Problem statement -
Once you reach the line containing "Abogado de Maradona" in the data below, restate each line word for word up to and including the one containing "Motocykel Harley-Davidson Touring".

Exercise materials -

-------

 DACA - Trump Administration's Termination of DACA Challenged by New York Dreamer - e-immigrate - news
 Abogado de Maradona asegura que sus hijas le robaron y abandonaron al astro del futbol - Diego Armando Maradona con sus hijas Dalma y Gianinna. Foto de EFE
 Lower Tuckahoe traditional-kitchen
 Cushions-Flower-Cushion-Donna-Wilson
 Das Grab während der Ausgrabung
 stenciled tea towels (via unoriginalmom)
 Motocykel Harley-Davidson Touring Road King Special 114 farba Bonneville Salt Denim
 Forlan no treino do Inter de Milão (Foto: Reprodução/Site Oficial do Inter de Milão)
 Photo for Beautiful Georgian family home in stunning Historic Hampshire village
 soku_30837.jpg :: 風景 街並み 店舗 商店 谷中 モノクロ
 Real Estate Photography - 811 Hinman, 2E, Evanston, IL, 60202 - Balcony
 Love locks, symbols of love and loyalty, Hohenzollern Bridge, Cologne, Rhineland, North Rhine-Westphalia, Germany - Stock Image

-------

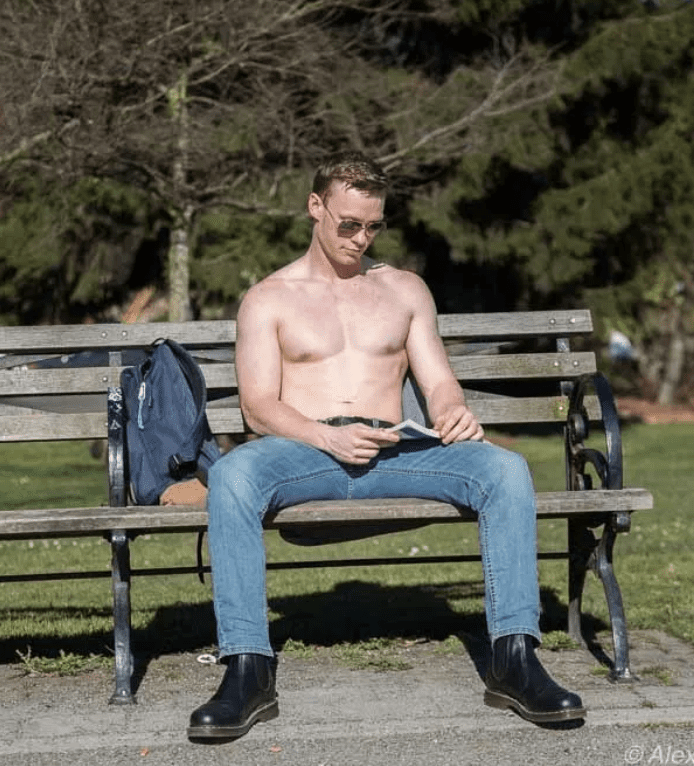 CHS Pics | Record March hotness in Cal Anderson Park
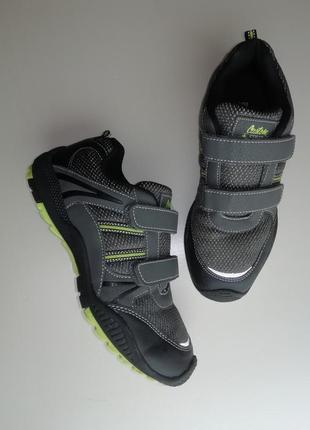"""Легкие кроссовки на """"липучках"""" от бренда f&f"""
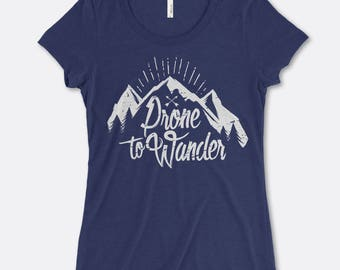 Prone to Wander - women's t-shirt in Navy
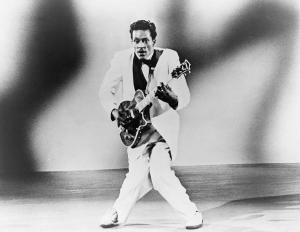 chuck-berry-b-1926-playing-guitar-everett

-------

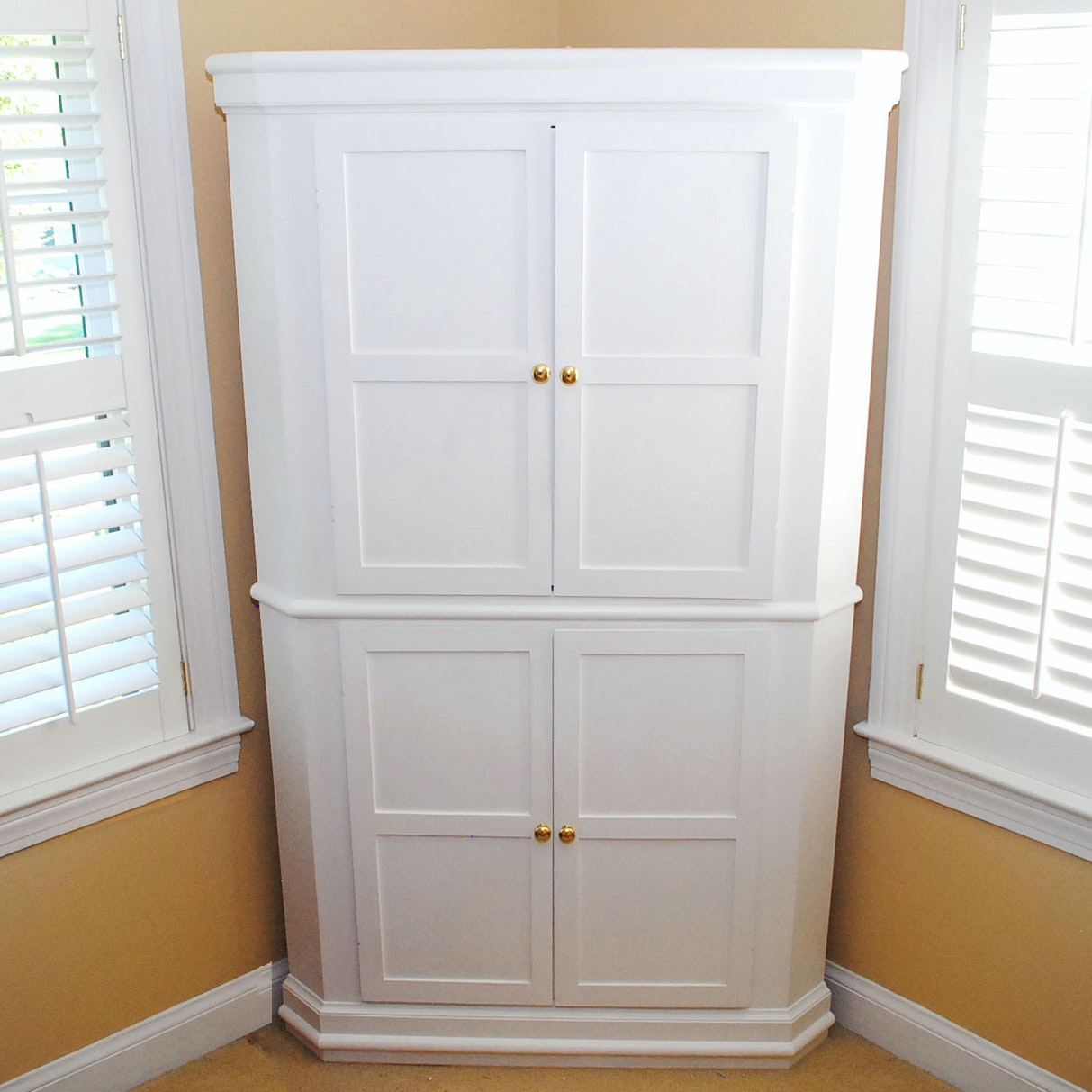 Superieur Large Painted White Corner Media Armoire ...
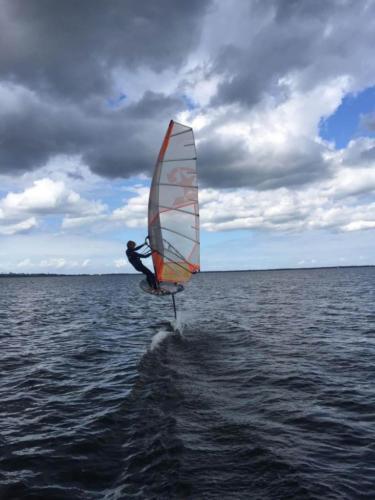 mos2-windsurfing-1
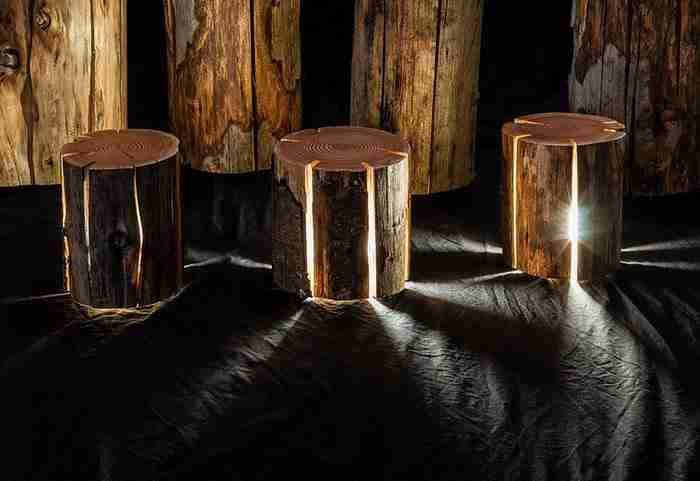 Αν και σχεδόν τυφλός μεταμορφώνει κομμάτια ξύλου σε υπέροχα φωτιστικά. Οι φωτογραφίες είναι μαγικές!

-------

Written solution -
 Abogado de Maradona asegura que sus hijas le robaron y abandonaron al astro del futbol - Diego Armando Maradona con sus hijas Dalma y Gianinna. Foto de EFE
 Lower Tuckahoe traditional-kitchen
 Cushions-Flower-Cushion-Donna-Wilson
 Das Grab während der Ausgrabung
 stenciled tea towels (via unoriginalmom)
 Motocykel Harley-Davidson Touring Road King Special 114 farba Bonneville Salt Denim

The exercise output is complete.